IMO, Owen Hart would have eventually stepped into the ME tier if event hadn't played out like they did. We'll never know, but if guys like Kane and JBL can get ME pushes when there's nothing special about them in the ring, then i'm certain Owen Hart would have eventually been World Champion, even if only for a month.

And you also have to think about the guys that lost in the finals of some KOTR's because it even put them on the map. Rikishi got a big rub from losing to Kurt Angle in 2000, otherwise he'd have been shaking his ass the whole time instead of getting the 'mow down Austin' angle and the fued with The Rock.

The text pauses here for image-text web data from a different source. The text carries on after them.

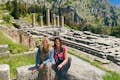 Gasten op de foto met de archeologische site van Delphi op de achtergrond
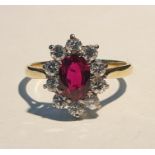 Yellow and white gold, ruby and diamond cluster ri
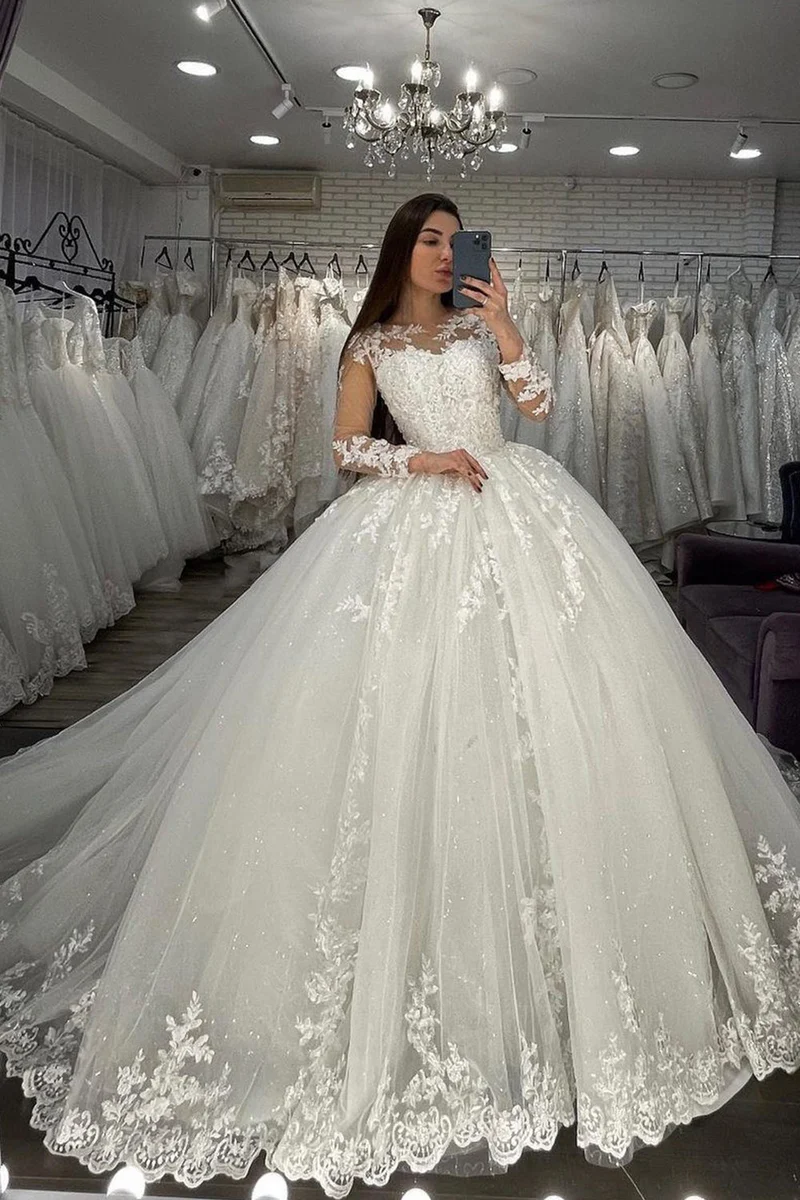 Robe de mariée en tulle transparent avec manches longues et appliques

Obviously Angle losing to Edge was all part of his fued with Shane but still......

Foley losing to HHH kept him relevant for a while before finally cementing himself in the ME in late '98.

I can't speak for TNA's tournaments. WWE's used to mean something. Sure lots of guys didn't go anywhere, probably because they should never have won the tournament in the first place. Billy Gunn was the Shelton Benjamin of the late 90's. 'Most athletically gifted blah blah blah' Mable, became freaking Viscera, disapeared and then came back..... AS Viscera, and then FINALLY got his most workable gimmick in Big Daddy V, and they released him. But seriously did they really think they were going to get another Yukozuna out of Mable?

I whole heartedly agree with Blade, that the KOTR was the means to get the spotlight on you, and make the fans want it to stay on you. The guys who didn't do that either had the 'Carlito approach' of 'I win one significant match and expect everything to be handed to me' or simply had no talent to begin with, except in Vince McMahon's warped opinion.